Chocolate Cheesecake #05

Ingrients & Directions FILLING Nonstick vegetable oil spray 2 1/2 lb Cream cheese; room temp. -(very soft) 1 3/4 c Sugar 1 c Unsweetened cocoa powder; -sifted 3 lg Eggs; room temp 1/2 c Whipping cream 2 tb Coffee liqueur 1 1/2 tb Frangelico (hazelnut -liqueur) 1 ts Vanilla extract […]

Ingrients & Directions


FILLING
Nonstick vegetable oil spray
2 1/2 lb Cream cheese; room temp.
-(very soft)
1 3/4 c Sugar
1 c Unsweetened cocoa powder;
-sifted
3 lg Eggs; room temp
1/2 c Whipping cream
2 tb Coffee liqueur
1 1/2 tb Frangelico (hazelnut
-liqueur)
1 ts Vanilla extract

CHOCOLATE GLAZE
1/4 c Coffee liqueur
1/4 c Frangelico
2 tb Dark rum
12 oz Bittersweet chocolate (not
-unsweetened) or semisweet
-chocolate; chopped
1/4 c Whipping cream
1/2 Stick unsalted butter

From: arielle@taronga.com (Stephanie da Silva)

Date: Wed, 4 Aug 93 22:29:33 CDT
For filling: Position rack in center of oven and preheat to 300F. Line
bottom of 9-inch-diameter springform pan with 2 3/4-inch-high sides with
waxed paper. Spray paper with nonstick vegetable spray. Using electric
mixer, beat cream cheese and sugar in large bowl on low speed until smooth.

● Directive
Continue the chocolate cheesecake recipe, writing the next part of its directions after the last sentence shown.

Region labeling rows
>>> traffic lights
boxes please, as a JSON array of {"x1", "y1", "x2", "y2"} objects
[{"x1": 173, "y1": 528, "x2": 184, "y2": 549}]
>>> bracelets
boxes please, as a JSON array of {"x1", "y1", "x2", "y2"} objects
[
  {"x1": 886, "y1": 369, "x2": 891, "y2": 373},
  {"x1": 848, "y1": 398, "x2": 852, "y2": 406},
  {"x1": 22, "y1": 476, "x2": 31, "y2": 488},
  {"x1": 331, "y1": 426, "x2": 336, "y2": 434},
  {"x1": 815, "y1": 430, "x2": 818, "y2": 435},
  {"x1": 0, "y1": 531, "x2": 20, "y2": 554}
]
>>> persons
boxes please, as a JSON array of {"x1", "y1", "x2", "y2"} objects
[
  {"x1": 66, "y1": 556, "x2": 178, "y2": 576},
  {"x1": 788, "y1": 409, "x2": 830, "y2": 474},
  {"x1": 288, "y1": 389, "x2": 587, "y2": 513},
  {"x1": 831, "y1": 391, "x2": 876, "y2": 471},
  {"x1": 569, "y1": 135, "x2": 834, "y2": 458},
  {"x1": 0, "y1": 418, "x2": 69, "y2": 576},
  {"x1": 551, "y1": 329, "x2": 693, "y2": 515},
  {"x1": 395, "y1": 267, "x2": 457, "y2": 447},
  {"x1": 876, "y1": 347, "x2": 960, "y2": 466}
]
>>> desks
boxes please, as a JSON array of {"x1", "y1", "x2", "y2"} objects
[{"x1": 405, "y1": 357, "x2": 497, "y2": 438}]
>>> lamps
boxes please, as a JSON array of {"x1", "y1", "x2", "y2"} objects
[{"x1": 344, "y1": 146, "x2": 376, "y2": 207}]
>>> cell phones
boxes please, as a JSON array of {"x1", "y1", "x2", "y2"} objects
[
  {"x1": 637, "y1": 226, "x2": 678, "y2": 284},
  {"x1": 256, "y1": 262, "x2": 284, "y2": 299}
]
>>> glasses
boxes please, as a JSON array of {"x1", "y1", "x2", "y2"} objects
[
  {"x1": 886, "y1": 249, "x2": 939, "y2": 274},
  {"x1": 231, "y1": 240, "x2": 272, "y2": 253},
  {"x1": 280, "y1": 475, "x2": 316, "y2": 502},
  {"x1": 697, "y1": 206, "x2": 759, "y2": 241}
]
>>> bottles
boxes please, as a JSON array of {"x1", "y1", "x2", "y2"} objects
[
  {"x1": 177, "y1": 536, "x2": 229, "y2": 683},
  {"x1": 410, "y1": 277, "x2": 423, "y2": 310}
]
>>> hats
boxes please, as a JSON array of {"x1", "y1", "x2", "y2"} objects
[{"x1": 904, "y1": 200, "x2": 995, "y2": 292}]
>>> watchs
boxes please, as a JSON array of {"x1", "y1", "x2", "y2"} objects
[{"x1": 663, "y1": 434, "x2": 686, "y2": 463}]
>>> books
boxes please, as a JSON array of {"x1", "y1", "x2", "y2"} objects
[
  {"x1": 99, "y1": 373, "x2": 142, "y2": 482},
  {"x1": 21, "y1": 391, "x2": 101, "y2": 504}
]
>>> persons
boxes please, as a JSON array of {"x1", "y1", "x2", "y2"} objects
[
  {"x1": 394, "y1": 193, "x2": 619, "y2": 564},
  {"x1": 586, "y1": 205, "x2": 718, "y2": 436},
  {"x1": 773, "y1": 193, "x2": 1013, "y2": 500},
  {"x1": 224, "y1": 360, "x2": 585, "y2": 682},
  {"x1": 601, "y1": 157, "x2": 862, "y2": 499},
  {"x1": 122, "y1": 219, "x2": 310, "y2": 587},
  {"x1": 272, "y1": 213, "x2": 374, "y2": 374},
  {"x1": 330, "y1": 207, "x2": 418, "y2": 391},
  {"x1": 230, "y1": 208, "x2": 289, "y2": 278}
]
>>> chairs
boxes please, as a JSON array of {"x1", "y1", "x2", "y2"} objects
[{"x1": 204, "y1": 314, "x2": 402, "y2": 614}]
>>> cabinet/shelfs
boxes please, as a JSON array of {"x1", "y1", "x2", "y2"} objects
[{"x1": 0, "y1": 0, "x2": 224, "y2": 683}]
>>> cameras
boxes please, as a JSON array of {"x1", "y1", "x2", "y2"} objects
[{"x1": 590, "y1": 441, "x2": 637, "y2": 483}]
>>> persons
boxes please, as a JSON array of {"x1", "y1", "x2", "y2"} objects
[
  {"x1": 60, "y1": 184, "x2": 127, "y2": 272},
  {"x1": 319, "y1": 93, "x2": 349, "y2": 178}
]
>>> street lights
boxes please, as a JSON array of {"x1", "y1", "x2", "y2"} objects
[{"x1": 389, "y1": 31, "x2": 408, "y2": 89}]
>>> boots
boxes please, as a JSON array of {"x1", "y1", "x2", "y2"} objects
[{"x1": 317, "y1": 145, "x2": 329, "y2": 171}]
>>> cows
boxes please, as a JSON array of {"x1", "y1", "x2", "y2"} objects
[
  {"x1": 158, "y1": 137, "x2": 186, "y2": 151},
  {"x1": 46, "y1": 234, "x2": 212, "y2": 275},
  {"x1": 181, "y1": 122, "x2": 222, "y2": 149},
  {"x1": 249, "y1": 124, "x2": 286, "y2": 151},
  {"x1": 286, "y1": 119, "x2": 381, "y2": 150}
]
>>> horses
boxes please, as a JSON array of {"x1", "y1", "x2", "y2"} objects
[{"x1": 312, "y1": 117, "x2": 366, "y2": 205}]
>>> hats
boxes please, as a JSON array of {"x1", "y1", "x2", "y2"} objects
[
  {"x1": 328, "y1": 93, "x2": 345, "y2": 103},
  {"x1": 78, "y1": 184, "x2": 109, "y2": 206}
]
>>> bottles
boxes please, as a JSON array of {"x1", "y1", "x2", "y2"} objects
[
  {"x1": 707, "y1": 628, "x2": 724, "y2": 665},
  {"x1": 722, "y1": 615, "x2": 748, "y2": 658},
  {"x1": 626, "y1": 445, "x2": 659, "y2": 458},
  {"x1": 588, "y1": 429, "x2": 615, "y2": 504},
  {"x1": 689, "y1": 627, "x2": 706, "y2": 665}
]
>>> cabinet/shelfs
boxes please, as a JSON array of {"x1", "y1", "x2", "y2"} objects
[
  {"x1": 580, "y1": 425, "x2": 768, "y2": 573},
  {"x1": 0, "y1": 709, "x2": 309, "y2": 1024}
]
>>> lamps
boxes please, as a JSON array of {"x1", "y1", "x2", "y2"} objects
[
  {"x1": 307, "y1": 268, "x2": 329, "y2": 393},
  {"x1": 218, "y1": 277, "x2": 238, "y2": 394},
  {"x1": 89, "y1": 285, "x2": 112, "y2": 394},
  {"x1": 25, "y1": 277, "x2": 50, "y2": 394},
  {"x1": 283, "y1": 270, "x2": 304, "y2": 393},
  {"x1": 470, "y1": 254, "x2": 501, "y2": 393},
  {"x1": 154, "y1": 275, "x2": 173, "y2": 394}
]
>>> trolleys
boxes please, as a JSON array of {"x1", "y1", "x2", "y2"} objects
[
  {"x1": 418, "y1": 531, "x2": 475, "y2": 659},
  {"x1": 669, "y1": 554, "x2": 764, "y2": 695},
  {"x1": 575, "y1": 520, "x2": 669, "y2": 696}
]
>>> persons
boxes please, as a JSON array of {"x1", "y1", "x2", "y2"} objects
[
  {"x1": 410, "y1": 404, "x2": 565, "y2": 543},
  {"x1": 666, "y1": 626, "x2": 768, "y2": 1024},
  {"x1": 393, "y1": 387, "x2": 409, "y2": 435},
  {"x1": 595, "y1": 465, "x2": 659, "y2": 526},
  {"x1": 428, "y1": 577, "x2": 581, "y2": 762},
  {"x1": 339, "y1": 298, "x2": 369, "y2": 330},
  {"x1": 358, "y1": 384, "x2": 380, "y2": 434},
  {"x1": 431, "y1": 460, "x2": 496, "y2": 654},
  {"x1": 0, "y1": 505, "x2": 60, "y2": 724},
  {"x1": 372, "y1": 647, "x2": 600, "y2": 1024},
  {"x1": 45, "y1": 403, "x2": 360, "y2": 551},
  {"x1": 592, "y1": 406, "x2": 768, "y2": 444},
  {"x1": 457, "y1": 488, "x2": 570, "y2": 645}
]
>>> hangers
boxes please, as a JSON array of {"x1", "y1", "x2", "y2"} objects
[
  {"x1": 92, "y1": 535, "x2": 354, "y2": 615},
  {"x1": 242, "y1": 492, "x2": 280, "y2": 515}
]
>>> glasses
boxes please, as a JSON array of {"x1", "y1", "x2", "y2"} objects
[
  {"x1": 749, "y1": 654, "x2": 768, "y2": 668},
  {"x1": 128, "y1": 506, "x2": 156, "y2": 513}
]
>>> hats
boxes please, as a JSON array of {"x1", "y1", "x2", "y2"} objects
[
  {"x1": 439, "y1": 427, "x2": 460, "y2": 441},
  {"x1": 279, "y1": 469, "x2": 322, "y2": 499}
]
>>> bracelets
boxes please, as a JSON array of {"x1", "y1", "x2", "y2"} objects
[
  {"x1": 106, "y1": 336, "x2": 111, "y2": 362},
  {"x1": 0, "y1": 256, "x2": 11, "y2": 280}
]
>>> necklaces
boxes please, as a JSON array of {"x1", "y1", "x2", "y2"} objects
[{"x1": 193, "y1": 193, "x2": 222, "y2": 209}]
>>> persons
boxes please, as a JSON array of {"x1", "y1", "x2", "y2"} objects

● Right answer
Gradually mix in cocoa. Beat in eggs, 1 at a time. Gradually add cream,
coffee liqueur, Frangelico and vanilla and beat until mixture is smooth.

Transfer filling to prepared pan. Bake until outer 3 inches of cake puff
and center is gently set but moist looking, about 1 hour 30 minutes. Cool
on rack. Cover and refrigerate until cake is well chilled, at least 6
hours. (can be prepared 1 day ahead)

For Glaze: Boil coffee liqueur, Frangelico and rum in heavy medium
saucepan until reduced to 1/4 cup, about 3 mintues. Reduce heat to low and
add chocolate, cream, and butter. Stir until mixture is smooth. Cool until
mixture is thick but still pourable, stirring occasionally, about 45
minutes.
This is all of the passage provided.